Je me suis jamais véritablement sentie chez moi quelque part. À cause d’un paquet de facteurs qui entre en compte(on m’a trimbalé un peu partout dans le Québec quand j’étais trop petite pour protester, j’ai toujours été en appartement, je n’ai jamais vécu ailleurs que chez ma Maman jusqu’à tout récemment, etc, etc, etc), je n’ai jamais réussie à développer ce qu’on appelle une «appartenance». Même quand je revenais de chez mon père étant jeune, vivant à l’extérieur du Lac, en apercevant le bout du nez de la région lorsqu’on sort du parc, je ne ressentais pratiquement rien, sauf peut-être mon estomac qui commençait à réclamer autre chose qu’un milkshake chez Mcdo(j’aimais pas les hamburgers).

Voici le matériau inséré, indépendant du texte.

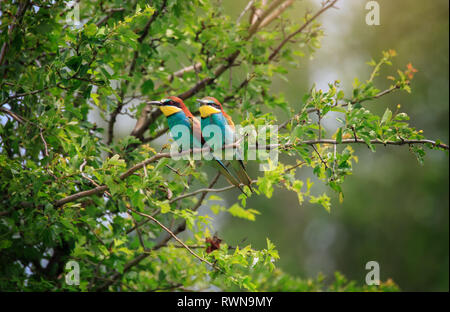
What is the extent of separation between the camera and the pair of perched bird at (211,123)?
10.1ft

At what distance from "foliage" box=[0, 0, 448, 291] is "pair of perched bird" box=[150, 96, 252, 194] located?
0.19 meters

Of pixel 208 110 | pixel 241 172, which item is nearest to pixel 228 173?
pixel 241 172

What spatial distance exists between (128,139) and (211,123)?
32.3 inches

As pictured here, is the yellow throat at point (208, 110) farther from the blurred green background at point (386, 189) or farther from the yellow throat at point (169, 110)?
the blurred green background at point (386, 189)

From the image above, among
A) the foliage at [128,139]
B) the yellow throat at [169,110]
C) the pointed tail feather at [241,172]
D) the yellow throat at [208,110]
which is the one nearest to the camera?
the foliage at [128,139]

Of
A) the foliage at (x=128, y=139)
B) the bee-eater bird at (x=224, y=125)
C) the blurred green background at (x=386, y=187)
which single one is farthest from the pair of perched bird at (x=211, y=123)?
the blurred green background at (x=386, y=187)

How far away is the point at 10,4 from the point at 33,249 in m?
1.97

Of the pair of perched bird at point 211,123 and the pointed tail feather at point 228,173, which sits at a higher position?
the pair of perched bird at point 211,123

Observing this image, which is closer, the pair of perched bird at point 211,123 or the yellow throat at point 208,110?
the pair of perched bird at point 211,123

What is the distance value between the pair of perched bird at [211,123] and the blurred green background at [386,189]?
8.05 metres

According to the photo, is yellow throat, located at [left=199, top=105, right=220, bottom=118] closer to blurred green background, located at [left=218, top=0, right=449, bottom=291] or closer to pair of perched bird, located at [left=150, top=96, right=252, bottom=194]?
pair of perched bird, located at [left=150, top=96, right=252, bottom=194]

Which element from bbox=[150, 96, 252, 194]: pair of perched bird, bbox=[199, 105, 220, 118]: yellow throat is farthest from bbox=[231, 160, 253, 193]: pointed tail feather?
bbox=[199, 105, 220, 118]: yellow throat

Sauf que là, j’ai 19 ans, je suis déménagée il y a quatre mois à Montréal, comme vous le savez déjà trop. Je suis pas venue pendant trois mois au Lac-St-Jean, chose qui n’est jamais arrivée depuis mes six ans. Avec fébrilité, je visualisais cette venue comme une libération, un soulagement d’être enfin à la maison.  J’avais franchement besoin de respirer, je le savais. Sentir l’odeur de la semi-campagne de ma mère, voir des étendus de vert, me promener dans la ville qui porte en elle tant de mes souvenirs.

Je n’ai pas été déçue, rassurez-vous. J’ai été comblée de voir ma famille, j’ai ri avec mes amis qui m’avaient beaucoup plus manqué que je ne l’aurais cru. Toute cette gamme d’émotions diverses à laquelle je m’attendais s’est révélée à moi comme je l’avais imaginé. À un détail près, en fait : chez moi, ce n’est définitivement pas ici.

Je me suis demandée, troublée par ce constat, si je considérais Montréal comme ma maison, à présent. Non, pas exactement. Montréal, c’est un prétexte. Montréal, c’est le chez soi de trop de gens pour que je puisse prétendre faire partie de ce groupe. Non, la maison, pour moi, c’est pas ça.

Alors, qu’est-ce que c’est?

Un sentiment, bien précis en moi, mais assez flou, en réalité. C’est un endroit parfois, d’autres fois, c’est avec une ou des personnes. C’est la sensation de n’avoir rien à cacher, rien à prouver. C’est d’avoir l’impression constante d’être en pyjama(en bobettes, pour ma part) tellement on est bien. C’est les chats, la bouffe, la vaisselle pas faite, le plancher qui craque. C’est mon estomac sans angoisse, c’est ma tête à off. Ma maison, c’est la paix dans le chaos.

Chez moi, c’est comme une toune un peu quétaine mais qu’on aime quand même, pis je commence à m’y faire.